======== Document excerpt ========

Thurnham Hall is a grade-I-listed 17th-century country house in the village of Thurnham, Lancashire, England some 10 km (6 miles) south of Lancaster.

The present building is a three-storey stone-built house probably built in the 17th century for Robert Dalton. It stands facing west in 30 acres of rising ground about a half a kilometre (quarter of a mile) from the left bank of the River Conder. The building contains an impressive Jacobean Great Hall and now functions as a resort hotel.

History
In the 12th century the property belonged to the de Thurnham family and then, by descent, to the Flemming, Cancerfield, Harrington, Bonvile and Grey families. Henry Grey, 1st Duke of Suffolk, and father of Lady Jane Grey, sold the estate to London grocer Thomas Lonne, who resold it three years later to Robert Dalton of Bispham, Lancashire. Robert probably built the present house soon after the purchase. His only son Thomas was mortally wounded at the second Battle of Newbury and the estate passed, after having been confiscated and later returned, to Thomas' young son Robert. Robert left only a daughter, Elizabeth, who married William de Hoghton of Park Hall, Charnock Richard. Their son John took the surname Dalton and was involved in the Jacobite rising of 1715.  For this he was imprisoned in London and his land was confiscated, but after his release he walked back to Lancaster and recovered Thurnham after paying a large fine.

========

● **Exercise requirements**
A. In the Thurnham Hall passage, who bought the estate from Henry Grey, 1st Duke of Suffolk?
B. Give a two-sentence summary of the Thurnham Hall passage.
C. Pick up the Thurnham Hall passage right after its last sentence and carry the history forward.
The lines that come after the Thurnham Hall passage have nothing to do with it.

======== Given entries ========

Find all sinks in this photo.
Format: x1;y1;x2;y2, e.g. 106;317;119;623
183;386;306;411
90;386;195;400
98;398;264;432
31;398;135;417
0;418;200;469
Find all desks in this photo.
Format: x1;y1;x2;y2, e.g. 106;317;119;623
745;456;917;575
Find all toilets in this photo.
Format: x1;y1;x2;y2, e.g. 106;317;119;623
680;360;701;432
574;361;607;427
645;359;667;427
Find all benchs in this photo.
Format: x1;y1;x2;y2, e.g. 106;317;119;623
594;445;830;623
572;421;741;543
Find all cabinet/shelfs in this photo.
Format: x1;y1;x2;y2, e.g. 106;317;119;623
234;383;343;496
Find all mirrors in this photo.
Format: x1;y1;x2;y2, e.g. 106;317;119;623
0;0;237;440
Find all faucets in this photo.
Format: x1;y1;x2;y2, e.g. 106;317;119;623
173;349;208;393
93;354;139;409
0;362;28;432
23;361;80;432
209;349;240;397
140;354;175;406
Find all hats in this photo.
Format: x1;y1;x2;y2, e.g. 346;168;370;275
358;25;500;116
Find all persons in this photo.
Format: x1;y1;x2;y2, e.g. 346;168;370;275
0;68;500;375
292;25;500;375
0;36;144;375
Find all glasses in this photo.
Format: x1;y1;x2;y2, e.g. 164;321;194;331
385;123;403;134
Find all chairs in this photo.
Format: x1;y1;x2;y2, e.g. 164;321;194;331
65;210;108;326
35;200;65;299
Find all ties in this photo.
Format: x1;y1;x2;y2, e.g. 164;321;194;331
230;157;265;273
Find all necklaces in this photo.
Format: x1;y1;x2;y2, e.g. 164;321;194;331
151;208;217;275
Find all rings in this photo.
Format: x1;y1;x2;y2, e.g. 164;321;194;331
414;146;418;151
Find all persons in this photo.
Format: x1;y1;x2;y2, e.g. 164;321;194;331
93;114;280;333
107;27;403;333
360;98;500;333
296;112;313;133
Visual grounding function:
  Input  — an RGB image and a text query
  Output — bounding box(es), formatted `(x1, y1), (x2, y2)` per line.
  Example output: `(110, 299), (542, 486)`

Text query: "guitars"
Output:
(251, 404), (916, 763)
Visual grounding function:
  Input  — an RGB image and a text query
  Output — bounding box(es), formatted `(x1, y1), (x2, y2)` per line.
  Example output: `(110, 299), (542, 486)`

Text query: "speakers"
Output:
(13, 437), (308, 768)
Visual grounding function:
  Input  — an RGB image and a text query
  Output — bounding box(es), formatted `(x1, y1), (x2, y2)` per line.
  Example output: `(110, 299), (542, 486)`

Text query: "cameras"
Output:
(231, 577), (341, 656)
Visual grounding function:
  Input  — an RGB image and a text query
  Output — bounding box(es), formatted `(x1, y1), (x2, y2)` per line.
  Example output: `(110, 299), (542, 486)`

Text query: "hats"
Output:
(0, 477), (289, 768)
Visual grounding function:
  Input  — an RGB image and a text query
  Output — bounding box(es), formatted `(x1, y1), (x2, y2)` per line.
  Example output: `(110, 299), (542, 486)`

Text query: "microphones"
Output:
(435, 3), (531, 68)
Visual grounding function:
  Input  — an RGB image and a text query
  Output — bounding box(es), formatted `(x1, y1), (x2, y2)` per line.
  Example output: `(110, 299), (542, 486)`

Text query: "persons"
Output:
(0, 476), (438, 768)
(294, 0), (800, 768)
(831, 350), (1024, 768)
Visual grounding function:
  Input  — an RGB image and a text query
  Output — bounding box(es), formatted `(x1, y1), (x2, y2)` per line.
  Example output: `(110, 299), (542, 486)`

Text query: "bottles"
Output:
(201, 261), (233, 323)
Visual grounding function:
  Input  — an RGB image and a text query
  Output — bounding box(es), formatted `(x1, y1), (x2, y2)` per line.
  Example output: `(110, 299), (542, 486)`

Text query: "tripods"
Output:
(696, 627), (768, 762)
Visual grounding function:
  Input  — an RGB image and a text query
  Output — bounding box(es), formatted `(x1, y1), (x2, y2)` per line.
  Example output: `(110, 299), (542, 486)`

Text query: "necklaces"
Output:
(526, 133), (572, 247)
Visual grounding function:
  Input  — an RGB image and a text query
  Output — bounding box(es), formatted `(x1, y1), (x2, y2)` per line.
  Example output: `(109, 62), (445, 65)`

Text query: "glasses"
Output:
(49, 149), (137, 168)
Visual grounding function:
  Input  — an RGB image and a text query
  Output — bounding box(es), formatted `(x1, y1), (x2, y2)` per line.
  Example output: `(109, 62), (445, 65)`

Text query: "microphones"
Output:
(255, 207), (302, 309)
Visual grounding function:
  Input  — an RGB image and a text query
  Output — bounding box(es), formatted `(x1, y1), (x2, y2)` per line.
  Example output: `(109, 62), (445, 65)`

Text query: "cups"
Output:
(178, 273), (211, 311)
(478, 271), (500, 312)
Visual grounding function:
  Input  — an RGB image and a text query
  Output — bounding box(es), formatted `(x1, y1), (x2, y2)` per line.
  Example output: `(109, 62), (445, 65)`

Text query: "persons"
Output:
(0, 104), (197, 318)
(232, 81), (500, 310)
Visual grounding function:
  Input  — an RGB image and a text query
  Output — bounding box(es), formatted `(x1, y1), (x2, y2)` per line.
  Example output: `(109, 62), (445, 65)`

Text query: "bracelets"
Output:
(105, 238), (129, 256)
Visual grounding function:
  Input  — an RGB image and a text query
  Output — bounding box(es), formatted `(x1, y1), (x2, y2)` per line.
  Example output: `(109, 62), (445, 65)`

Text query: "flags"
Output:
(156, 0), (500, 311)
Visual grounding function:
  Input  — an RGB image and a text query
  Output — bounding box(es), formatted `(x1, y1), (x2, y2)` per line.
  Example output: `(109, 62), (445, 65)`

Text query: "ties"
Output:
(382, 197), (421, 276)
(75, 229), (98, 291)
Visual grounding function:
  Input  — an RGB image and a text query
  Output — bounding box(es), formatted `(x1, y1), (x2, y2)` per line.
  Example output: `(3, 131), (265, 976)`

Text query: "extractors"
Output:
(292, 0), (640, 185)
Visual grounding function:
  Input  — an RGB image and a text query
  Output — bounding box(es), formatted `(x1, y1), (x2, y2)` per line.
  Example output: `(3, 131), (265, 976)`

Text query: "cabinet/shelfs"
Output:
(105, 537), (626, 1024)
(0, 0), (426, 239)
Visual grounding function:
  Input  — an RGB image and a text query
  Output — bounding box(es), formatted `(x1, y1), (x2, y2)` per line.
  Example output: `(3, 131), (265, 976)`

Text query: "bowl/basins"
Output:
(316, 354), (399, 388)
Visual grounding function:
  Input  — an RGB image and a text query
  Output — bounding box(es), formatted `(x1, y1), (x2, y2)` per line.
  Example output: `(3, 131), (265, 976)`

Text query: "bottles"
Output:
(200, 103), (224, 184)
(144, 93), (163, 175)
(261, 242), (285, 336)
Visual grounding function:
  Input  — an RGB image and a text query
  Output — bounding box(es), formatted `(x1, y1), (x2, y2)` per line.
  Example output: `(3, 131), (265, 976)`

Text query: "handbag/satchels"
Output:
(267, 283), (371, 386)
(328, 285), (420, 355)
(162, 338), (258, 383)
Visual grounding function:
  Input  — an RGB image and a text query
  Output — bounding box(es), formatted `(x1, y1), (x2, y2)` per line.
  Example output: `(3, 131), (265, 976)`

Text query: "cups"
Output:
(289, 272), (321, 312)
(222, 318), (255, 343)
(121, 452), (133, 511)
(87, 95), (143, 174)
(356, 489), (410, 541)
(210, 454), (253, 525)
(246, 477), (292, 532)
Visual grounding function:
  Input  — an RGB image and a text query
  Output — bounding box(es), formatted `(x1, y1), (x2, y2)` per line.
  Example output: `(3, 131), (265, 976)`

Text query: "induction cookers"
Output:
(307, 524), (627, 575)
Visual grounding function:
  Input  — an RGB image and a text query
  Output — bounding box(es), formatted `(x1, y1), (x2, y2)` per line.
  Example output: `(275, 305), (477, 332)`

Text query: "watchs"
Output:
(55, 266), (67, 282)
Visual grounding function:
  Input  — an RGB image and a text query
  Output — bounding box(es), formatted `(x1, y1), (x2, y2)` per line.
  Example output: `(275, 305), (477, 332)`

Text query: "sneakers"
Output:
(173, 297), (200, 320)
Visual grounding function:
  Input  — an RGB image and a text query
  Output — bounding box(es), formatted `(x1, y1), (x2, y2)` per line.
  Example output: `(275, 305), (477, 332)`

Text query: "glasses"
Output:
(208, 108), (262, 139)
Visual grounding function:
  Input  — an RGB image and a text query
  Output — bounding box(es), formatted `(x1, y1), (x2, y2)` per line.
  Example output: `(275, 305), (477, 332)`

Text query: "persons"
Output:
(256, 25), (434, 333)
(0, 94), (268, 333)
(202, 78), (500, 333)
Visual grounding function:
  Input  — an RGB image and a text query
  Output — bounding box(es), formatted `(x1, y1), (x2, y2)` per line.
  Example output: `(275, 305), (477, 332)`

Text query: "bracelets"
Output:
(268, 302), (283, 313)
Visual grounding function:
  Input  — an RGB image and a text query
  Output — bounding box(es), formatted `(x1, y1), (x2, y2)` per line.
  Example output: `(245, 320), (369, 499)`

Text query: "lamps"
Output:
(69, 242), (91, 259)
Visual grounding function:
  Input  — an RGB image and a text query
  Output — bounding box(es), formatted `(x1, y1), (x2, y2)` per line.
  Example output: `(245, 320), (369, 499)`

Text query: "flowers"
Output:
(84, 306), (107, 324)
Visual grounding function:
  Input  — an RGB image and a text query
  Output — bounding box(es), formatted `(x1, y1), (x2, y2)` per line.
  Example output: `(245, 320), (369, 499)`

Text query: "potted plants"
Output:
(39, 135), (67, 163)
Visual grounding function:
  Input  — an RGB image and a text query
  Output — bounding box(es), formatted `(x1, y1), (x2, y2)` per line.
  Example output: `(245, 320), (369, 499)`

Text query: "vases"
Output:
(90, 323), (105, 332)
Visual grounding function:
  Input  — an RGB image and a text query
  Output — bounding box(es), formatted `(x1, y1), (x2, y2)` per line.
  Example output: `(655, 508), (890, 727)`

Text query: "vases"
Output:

========

● **Task results**
A. Thomas Lonne, a London grocer.

B. Thurnham Hall is a grade-I-listed 17th-century stone country house south of Lancaster, probably built for Robert Dalton, with a Jacobean Great Hall, and it now works as a resort hotel. The estate passed through several families from the 12th century until Robert Dalton bought it, and his descendants held on to it even through confiscations, including after John Dalton took part in the Jacobite rising of 1715.

C.
John Dalton married Mary Gage and carried out some modernisation of the building in 1823, replacing the front facade and adding corner turrets and embattled parapet. His son John died childless and the property passed to John Jnr's sister Elizabeth in 1837, who built a private chapel in the hall in 1854. On her death in 1861 she was succeeded by a distant cousin, Sir James Fitzgerald, who adopted the additional surname of Dalton. He died childless in 1867 without issue and his brother, Sir Gerald Dalton-Fitzgerald, succeeded to the property. Most of the contents of Thurnham were sold and the remainder transferred to the Dalton-Fitzgerald's Essex estate.

Thurnham then returned to the main Dalton line in the form of William Henry Dalton and descended in turn via his sons John Henry and William Augustus. After the latter's death the hall stood empty and became derelict. It was purchased in the early 1970s by Stanley Crabtree  who completely renovated the building. Part of the hall had been damaged by fire in 1959.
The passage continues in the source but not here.